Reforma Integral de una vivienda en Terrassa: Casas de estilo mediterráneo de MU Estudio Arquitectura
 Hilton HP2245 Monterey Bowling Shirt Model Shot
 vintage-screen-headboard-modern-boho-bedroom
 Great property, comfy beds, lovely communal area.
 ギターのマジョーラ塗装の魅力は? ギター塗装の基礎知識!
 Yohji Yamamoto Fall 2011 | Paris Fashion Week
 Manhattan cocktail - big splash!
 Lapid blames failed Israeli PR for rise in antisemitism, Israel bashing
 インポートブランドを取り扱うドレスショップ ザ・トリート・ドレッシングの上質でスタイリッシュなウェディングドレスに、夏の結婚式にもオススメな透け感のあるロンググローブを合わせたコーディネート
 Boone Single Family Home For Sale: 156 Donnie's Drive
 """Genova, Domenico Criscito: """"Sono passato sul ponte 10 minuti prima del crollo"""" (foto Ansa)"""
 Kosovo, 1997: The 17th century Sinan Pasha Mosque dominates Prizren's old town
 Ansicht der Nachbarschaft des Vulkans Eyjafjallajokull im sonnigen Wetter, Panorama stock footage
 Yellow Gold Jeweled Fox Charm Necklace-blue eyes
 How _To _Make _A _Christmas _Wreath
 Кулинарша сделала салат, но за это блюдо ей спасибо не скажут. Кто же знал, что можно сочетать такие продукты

————————

About this exercise - Working from the records above, write out verbatim only the lines from the line containing "インポートブランドを取り扱う" through the line containing "passato sul ponte".

Answer space -
 インポートブランドを取り扱うドレスショップ ザ・トリート・ドレッシングの上質でスタイリッシュなウェディングドレスに、夏の結婚式にもオススメな透け感のあるロンググローブを合わせたコーディネート
 Boone Single Family Home For Sale: 156 Donnie's Drive
 """Genova, Domenico Criscito: """"Sono passato sul ponte 10 minuti prima del crollo"""" (foto Ansa)"""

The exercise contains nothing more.